This research demonstrates that LLMs, combined with readily available voice synthesis tools, enable fully automated vishing attacks at unprecedented scale and minimal cost. Through the development and evaluation of two proof of concept architectures — a modular pipeline and a Realtime system using OpenAI’s API — I show that the technical barriers to mass voice-based fraud have effectively collapsed. The project encompasses the complete attack lifecycle: from automated victim profiling through to real-time conversational manipulation, revealing that sophisticated vishing no longer requires human operators or specialised expertise.
Vishing represents an escalating cybersecurity threat, with scammers stealing an estimated $16.6 billion in 2024 alone [1]. Unlike text-based phishing, which victims can scrutinise at their own pace, vishing exploits real-time voice interaction to manipulate emotions and establish trust before critical thinking engages [2]. This threat landscape is being fundamentally transformed by advances in AI. Current LLMs exceed 95% accuracy on reasoning benchmarks that challenged systems just years ago [3], while voice-native architectures now achieve human-like latency and naturalness [4]. The convergence of these capabilities with plummeting costs creates conditions for automated fraud at scales previously unimaginable.
This work builds upon and extends recent research demonstrating AI’s capacity for social engineering. While Figueiredo et al. establish that LLMs could conduct vishing with manually crafted personas [5], and Toapanta et al. show voice cloning’s effectiveness with static scripts [6], my research addresses three critical gaps. First, I demonstrate end-to-end automation without human intervention: from data scraping through attack execution. Second, I systematically evaluate mainstream LLM compliance with malicious requests, finding 66–100% success rates with basic prompting. Third, I provide economic analysis showing attacks cost as little as $0.074 per call, making mass deployment financially viable even at low success rates.
The technical implementation involves two distinct architectures that illustrate different trade-offs in the attack design space. The modular system achieves 4.7-second perceived response latency at minimal cost by orchestrating separate components for speech recognition, LLM processing, and voice synthesis. The Realtime architecture leverages OpenAI’s native voice capabilities to achieve 639ms latency (indistinguishable from human conversation), representing the first documented adversarial use of this API.

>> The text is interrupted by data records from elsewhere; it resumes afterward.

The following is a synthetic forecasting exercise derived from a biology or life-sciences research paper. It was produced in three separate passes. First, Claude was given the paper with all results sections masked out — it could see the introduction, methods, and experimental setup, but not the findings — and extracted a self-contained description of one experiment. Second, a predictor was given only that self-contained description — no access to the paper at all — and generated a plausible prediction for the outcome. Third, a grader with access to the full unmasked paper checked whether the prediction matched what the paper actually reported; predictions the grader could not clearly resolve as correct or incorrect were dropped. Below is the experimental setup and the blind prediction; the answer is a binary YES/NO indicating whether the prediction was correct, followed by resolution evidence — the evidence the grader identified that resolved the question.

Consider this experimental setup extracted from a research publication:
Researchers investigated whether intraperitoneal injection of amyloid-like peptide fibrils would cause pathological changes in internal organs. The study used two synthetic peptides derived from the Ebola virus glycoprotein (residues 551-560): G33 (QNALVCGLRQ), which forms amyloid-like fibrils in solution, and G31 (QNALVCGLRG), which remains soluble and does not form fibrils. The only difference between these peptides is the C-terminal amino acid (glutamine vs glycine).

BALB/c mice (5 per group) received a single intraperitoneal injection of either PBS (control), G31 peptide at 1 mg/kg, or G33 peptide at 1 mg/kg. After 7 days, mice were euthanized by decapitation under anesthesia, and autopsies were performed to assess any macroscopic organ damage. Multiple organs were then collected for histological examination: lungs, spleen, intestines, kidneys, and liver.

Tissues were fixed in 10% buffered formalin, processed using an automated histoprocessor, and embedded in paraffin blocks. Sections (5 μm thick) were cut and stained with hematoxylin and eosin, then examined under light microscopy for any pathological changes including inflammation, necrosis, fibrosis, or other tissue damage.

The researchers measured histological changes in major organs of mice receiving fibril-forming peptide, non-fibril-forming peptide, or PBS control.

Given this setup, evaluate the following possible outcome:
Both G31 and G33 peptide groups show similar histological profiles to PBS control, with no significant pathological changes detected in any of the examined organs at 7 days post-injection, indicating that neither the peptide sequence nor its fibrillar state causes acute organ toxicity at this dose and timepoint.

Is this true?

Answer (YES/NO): NO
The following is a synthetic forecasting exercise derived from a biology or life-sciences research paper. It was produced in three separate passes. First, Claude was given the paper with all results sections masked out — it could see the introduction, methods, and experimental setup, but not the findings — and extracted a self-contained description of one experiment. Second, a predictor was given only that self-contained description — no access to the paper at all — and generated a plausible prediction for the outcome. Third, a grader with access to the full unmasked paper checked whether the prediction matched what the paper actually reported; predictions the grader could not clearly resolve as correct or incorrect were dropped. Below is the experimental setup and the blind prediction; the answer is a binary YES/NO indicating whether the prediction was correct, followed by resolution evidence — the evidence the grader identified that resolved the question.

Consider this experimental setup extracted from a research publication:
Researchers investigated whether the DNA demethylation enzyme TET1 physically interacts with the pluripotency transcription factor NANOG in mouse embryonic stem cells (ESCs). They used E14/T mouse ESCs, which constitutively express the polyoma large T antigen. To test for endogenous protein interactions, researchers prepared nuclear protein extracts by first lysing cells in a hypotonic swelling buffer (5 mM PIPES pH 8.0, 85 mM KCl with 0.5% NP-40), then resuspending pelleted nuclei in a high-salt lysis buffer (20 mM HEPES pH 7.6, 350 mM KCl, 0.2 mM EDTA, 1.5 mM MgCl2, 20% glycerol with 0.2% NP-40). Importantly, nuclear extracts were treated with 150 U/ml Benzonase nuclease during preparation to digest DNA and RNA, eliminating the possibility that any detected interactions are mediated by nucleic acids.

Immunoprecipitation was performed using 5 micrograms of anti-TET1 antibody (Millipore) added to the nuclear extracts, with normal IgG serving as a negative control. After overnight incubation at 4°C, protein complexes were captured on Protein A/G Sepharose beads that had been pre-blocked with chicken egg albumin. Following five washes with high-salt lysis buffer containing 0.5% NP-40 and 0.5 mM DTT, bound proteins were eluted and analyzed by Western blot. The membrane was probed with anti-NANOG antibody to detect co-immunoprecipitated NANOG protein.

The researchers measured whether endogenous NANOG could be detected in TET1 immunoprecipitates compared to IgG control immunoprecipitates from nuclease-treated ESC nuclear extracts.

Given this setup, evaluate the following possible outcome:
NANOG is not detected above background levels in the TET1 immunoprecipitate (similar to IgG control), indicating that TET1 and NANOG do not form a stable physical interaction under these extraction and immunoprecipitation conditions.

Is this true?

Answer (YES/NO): NO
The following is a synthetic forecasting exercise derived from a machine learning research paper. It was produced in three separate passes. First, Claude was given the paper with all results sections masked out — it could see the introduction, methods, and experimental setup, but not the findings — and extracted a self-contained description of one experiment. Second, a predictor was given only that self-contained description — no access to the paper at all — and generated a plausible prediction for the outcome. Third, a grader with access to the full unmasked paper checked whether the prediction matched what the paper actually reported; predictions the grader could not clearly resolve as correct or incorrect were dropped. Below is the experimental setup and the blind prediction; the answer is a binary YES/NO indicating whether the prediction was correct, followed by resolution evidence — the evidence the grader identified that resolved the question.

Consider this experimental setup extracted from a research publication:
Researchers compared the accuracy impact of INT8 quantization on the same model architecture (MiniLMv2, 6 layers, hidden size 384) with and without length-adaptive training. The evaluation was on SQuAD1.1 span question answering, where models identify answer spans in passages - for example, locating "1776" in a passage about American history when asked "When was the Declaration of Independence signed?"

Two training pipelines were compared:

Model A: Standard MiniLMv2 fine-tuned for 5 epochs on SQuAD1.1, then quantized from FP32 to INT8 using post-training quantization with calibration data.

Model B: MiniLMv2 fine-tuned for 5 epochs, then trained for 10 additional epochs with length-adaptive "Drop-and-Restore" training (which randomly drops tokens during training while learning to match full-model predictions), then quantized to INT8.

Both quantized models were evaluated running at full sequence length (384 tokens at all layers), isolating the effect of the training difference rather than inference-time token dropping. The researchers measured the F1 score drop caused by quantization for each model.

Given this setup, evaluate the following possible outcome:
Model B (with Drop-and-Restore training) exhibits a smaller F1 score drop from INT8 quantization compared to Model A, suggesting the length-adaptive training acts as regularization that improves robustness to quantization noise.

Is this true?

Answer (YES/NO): NO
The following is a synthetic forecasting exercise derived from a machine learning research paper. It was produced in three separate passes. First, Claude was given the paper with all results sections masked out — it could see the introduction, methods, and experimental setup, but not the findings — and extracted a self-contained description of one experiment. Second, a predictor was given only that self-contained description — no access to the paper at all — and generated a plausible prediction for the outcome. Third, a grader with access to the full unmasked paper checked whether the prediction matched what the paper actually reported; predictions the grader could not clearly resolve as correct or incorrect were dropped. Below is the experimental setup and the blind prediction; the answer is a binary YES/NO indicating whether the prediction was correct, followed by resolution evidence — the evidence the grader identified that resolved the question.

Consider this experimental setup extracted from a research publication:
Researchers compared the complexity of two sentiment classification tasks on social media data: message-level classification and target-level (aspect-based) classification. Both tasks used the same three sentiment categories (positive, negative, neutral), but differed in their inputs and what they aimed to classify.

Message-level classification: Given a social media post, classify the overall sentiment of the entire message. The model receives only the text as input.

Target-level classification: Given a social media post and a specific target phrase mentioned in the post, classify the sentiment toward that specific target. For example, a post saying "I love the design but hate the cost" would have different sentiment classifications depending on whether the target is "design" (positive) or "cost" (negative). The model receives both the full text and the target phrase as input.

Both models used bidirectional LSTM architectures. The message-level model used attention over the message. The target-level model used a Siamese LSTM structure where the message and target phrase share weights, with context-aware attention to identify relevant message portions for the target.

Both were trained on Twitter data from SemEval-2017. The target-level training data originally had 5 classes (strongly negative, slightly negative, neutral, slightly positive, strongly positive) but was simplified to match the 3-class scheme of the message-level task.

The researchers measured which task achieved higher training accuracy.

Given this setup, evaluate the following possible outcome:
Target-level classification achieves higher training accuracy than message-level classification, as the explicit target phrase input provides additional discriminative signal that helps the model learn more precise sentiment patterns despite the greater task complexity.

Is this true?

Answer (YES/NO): NO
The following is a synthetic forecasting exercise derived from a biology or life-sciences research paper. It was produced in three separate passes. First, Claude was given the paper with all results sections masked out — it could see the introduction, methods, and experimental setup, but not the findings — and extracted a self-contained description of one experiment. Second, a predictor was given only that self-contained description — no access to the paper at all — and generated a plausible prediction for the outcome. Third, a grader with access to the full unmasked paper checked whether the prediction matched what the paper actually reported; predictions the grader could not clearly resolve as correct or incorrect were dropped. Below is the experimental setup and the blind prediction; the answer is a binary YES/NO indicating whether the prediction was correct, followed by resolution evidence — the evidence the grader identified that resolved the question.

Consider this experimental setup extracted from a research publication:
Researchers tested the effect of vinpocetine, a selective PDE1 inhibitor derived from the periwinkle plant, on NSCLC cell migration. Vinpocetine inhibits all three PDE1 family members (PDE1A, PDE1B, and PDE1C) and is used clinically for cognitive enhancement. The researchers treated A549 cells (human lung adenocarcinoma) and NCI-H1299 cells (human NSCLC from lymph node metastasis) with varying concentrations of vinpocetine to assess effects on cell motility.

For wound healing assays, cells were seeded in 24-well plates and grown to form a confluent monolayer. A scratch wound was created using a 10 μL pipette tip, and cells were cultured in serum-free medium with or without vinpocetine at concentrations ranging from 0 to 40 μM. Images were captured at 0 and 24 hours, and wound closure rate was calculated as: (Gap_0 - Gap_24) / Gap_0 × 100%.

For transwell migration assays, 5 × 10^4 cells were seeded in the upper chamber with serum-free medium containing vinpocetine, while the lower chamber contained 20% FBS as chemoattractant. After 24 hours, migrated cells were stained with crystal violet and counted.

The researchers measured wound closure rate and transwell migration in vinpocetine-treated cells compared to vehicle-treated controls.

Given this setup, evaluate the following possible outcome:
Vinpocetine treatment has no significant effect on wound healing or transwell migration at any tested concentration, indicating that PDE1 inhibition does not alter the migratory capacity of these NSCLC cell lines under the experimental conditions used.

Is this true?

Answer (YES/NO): NO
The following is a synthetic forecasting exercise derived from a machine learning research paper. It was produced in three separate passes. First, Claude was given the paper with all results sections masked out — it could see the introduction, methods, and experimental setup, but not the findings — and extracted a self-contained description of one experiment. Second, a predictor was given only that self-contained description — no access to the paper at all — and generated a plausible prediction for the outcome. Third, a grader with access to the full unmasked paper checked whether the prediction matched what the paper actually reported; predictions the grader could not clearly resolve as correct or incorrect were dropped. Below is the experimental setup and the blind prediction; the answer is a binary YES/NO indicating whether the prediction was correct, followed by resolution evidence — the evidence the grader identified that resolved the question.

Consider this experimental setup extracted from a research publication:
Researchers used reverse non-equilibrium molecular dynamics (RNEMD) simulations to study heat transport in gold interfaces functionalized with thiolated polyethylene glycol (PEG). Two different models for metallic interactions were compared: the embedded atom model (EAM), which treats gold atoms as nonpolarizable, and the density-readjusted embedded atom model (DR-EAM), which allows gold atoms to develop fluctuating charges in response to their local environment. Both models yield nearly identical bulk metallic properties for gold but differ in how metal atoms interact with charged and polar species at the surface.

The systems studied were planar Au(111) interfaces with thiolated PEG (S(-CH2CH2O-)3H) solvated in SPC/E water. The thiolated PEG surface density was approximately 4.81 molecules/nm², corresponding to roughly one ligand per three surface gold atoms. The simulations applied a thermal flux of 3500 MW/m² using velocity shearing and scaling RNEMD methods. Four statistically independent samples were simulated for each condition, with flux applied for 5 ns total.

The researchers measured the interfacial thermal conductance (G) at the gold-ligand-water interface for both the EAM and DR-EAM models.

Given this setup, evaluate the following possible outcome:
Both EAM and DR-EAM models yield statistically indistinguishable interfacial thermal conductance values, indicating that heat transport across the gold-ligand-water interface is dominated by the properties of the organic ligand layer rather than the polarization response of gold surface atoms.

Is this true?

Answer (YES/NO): YES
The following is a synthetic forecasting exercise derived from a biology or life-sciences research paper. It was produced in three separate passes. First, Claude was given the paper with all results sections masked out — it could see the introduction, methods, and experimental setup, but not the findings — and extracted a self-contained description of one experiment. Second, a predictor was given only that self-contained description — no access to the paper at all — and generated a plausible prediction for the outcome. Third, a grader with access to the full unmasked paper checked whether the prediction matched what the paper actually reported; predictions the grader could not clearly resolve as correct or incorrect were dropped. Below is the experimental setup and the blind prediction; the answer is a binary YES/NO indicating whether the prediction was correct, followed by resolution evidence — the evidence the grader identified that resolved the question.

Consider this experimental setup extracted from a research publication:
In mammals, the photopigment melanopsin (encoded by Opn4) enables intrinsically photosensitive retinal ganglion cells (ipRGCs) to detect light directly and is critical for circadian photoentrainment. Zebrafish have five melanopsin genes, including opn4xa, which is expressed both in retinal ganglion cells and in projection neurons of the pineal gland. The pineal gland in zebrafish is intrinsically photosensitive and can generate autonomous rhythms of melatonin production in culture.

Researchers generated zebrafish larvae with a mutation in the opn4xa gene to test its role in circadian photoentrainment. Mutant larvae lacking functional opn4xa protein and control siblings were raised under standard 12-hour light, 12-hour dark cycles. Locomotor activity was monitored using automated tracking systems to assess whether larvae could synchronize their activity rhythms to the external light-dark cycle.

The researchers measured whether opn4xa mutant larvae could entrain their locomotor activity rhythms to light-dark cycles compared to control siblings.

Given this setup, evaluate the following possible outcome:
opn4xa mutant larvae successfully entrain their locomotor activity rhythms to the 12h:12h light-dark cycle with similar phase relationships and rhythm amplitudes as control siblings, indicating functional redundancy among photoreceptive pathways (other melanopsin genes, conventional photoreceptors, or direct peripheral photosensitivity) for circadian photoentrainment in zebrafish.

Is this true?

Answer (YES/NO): YES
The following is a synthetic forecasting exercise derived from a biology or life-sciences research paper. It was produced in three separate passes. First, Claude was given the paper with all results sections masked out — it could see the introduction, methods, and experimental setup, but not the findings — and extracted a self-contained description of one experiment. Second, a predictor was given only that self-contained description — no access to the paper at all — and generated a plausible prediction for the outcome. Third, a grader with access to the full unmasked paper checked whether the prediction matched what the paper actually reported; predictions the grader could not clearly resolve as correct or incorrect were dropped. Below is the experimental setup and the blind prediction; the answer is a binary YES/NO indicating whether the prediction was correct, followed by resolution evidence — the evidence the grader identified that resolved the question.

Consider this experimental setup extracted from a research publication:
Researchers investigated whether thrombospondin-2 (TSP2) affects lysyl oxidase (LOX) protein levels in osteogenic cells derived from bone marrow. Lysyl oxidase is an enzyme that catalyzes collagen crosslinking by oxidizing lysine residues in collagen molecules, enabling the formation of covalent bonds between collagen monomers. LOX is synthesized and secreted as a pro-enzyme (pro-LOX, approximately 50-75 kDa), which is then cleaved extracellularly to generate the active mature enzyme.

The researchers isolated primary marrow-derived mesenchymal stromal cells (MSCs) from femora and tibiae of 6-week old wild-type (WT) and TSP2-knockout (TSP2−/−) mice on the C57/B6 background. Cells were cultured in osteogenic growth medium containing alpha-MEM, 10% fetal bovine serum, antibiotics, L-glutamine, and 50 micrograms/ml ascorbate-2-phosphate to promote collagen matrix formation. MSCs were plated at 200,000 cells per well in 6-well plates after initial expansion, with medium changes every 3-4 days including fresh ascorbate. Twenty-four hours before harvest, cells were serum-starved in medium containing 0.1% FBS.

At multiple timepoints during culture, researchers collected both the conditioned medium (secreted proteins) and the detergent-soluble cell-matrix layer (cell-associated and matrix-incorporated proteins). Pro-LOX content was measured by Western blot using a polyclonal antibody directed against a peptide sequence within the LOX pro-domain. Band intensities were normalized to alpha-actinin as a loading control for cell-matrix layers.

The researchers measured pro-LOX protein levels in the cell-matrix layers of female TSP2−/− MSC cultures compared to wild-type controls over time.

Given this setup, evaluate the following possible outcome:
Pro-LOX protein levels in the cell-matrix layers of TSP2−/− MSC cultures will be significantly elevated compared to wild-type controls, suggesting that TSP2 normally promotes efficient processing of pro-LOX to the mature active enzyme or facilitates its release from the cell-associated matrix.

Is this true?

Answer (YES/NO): YES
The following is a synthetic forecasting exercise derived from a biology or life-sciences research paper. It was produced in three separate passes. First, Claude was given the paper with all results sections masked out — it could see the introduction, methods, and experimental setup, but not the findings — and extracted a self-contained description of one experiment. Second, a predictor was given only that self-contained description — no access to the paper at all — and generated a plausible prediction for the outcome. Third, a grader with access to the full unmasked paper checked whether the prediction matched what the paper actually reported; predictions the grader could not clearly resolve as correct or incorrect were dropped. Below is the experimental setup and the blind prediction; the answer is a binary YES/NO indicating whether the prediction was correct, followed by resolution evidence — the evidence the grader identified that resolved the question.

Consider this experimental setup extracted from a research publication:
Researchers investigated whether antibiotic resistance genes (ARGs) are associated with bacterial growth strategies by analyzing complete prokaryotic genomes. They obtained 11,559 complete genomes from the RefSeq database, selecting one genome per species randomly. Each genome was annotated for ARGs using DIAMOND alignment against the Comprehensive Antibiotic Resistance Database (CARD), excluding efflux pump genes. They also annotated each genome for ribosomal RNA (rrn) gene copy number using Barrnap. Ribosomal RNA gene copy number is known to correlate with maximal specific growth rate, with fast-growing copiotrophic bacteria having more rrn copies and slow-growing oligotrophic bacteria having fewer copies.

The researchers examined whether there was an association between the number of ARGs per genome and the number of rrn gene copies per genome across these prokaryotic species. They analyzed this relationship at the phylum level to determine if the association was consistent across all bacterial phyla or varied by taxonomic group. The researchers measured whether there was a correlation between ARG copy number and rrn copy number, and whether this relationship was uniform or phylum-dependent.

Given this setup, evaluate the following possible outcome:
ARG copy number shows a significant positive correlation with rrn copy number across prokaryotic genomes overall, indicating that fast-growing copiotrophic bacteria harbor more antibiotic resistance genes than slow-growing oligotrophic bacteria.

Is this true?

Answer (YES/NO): YES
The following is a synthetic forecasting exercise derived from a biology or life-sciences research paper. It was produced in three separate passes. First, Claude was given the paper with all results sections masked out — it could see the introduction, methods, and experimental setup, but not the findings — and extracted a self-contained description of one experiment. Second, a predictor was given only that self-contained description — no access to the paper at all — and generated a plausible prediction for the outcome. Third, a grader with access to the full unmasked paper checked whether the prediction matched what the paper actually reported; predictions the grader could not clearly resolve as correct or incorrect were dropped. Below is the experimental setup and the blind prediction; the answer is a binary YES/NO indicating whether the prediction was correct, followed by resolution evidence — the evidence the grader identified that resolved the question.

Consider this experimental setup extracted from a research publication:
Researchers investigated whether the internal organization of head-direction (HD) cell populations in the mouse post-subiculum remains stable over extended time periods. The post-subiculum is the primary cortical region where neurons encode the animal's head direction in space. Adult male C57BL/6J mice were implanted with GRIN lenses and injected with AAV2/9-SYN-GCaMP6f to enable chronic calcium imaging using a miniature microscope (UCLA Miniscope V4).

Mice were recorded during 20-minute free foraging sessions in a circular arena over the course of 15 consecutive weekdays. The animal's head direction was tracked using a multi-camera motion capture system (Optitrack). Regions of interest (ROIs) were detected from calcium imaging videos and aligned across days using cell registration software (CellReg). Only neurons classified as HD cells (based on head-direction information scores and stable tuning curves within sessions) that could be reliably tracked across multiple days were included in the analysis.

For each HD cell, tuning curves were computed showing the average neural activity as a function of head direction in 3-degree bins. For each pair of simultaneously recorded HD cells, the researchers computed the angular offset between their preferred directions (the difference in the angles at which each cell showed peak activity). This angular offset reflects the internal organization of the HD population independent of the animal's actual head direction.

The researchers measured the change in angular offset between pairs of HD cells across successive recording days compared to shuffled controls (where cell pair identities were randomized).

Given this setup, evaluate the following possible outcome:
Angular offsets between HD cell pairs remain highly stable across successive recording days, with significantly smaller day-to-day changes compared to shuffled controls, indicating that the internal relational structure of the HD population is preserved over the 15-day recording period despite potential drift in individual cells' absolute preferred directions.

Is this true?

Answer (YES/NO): YES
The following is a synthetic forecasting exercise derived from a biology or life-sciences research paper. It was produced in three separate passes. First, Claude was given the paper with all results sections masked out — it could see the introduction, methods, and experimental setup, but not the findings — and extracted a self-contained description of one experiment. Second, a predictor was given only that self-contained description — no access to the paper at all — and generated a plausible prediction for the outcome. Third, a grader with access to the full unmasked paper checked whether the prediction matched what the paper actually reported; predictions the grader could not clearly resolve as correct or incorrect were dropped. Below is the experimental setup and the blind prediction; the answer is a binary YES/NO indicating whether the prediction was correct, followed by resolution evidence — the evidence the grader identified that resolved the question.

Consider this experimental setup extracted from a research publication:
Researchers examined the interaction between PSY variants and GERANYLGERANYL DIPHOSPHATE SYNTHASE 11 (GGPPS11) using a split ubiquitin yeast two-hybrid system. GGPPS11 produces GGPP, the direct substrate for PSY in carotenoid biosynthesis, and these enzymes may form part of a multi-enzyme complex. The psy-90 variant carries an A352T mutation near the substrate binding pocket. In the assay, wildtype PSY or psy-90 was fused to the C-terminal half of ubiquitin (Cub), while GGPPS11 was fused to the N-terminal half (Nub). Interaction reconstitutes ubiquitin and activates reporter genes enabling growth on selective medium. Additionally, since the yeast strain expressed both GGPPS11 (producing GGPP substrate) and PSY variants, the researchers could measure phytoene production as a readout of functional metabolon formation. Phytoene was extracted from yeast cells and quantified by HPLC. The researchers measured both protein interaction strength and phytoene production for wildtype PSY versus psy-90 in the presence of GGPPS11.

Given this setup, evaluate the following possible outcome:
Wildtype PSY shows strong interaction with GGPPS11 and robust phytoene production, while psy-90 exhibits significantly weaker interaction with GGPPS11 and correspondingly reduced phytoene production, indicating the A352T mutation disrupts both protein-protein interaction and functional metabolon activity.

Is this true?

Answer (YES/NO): YES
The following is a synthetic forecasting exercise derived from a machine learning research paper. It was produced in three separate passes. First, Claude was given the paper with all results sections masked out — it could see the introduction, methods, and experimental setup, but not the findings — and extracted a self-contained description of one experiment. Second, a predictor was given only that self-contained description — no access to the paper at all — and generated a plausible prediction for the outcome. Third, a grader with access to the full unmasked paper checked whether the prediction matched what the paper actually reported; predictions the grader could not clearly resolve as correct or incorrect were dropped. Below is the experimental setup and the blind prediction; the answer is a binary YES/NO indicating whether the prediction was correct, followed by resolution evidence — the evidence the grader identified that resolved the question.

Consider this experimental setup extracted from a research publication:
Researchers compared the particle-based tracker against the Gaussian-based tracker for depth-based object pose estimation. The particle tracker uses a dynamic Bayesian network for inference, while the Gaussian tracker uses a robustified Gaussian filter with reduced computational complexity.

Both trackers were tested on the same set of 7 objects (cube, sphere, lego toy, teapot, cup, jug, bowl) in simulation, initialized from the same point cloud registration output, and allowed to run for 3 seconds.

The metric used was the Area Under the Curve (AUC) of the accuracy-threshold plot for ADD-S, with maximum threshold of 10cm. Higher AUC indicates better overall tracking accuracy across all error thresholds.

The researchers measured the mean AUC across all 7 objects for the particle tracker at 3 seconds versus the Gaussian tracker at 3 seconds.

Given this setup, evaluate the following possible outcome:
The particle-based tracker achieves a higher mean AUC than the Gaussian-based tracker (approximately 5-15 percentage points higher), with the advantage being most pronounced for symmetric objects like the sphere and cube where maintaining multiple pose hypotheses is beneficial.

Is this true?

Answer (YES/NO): NO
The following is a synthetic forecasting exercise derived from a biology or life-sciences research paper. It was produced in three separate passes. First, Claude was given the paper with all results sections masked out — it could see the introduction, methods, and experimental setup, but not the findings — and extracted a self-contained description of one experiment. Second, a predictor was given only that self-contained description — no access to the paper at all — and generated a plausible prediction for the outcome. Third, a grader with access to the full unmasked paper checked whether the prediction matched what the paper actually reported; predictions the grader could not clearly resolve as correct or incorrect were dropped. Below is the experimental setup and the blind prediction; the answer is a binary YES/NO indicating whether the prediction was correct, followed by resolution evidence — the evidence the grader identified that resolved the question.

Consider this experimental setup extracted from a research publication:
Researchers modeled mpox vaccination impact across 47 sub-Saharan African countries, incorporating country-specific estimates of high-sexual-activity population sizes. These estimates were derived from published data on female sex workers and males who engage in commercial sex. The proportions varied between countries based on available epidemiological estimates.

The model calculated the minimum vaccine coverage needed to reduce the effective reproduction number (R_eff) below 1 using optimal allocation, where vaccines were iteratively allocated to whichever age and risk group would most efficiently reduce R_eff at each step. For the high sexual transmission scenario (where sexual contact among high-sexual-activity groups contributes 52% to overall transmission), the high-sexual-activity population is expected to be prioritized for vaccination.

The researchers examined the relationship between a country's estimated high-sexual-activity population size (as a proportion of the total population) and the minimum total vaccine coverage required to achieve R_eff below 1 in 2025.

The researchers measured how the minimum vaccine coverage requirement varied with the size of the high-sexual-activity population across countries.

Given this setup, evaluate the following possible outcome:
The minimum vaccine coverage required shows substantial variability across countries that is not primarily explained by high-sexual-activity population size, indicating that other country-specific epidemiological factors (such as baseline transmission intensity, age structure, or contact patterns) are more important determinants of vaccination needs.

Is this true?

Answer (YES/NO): NO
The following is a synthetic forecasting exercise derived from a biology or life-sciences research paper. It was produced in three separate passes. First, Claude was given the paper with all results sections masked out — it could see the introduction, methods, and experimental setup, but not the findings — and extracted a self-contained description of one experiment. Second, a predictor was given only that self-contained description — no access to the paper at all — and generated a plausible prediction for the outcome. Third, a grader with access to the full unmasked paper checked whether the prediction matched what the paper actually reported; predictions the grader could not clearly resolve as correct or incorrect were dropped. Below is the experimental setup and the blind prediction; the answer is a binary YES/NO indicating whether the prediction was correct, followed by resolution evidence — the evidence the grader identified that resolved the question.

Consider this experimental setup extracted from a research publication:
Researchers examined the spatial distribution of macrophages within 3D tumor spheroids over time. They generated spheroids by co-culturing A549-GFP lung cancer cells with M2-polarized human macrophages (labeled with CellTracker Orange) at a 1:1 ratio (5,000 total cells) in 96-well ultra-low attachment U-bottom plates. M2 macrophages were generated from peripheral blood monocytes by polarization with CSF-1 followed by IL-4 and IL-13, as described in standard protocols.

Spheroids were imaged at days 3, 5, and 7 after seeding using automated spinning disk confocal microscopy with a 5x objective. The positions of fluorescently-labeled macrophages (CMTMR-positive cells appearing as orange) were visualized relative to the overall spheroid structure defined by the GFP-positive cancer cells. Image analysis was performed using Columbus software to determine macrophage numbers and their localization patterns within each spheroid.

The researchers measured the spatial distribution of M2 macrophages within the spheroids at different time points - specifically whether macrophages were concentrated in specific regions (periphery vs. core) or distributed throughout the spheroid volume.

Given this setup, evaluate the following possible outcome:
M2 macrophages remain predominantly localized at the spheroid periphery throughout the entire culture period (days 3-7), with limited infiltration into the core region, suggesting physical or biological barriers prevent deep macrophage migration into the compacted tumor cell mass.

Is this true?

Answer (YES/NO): NO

The ethical dimensions of this research warrant explicit acknowledgment. While demonstrating these vulnerabilities creates risks of misuse, the alternative — allowing capabilities to develop in criminal contexts without public awareness — poses greater harm. All testing was conducted entirely by the author, using synthetic data and controlled environments, with no actual victims targeted. By documenting these threats transparently, this research aims to catalyse defensive developments before widespread criminal adoption occurs, recognising that the democratisation of AI capabilities makes prevention through obscurity no longer viable.